A key feature of the functioning of a social relationship is the identities of those involved. Studies about the social and professional identities of doctors (both the formation and maintenance of these identities) offer many useful entry points to study the state of the medical profession in a society at a point in time. There are studies that highlight how individual doctors draw on collective ways of thinking within and about the medical profession to form and maintain their identities. There is also research that examines identity formation and maintenance in different societies and cultures and advocates for context-specific approaches to understanding professional identity formation and maintenance. Then there is research that mobilises different theories of identity development and maintenance to examine the relationship between society and various professions. For example, medical educator Dr. Helmich and colleagues draw on psychological approaches and relational sociological approaches to unpack how personal, role, and group identities amongst medical practitioners shape their interactions and relations with members of society.

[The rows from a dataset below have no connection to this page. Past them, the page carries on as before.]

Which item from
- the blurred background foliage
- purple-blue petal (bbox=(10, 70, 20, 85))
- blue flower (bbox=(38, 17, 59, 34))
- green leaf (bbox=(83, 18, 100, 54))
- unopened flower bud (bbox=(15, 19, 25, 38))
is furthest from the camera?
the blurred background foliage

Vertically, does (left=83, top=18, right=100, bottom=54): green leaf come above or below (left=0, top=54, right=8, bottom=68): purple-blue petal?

Consistent across these different ways of looking at social and professional identities is the notion that identities are not static and that they change and evolve. As identities evolve, so do their relationships. Consistent across researchis also the notion that actors often wear multiple hats and that different identities are invoked and mobilised at different times. These different identities are often at odds with each other, which compels doctors to ‘juggle’ multiple identities, resulting in the broader reconfiguration of the medical profession’s identity. We contend that examining the identities of medical professionals along the above lines and within the broader context of the changing identities of the people they serve can offer valuable insights into the phenomenon of the rise in violence against doctors, and the state of the medical profession in society.

Social conflict

Another aspect that stands out in research pertains to the state of a society broadly i.e., the state of important societal institutions and how they relate to each other and to members of society. We would expect that these broader relational arrangements and dynamics also impinge upon the relationship between the medical profession and society. We contend that the conflictual aspects of the relationship between doctors and patients, and more broadly the medical profession and society, can be usefully understood using understandings of social conflict articulated by sociologists Lewis Coser and Louis Kriesberg.  Coser argues that any social system involves an allocation of power and status positions among sub-groups of actors in the system and that all relations reflect the outcome of ongoing contestation and negotiation between different groups in society for privilege and status. Coser adds, ‘There is never complete concordance between what individuals and groups within a system consider their just due and the system of allocation.’ As groups contest and grapple for allocation of power (power to and power over) and status, conflict ensues when an impasse or a state of unresolvable disagreement occurs.

Drawing on Coser’s point that conflict provides a ‘means for avoiding the ossification and ritualism’  within social institutions (like medicine) and that social conflict ‘though apparently dysfunctional for highly rationalised systems, may actually have important latent functional consequences,’ we contend that a careful examination of the nature and drivers of the social conflict between the medical profession and society can offer valuable insights towards resolving the impasse and towards reconfiguring this critical relationship.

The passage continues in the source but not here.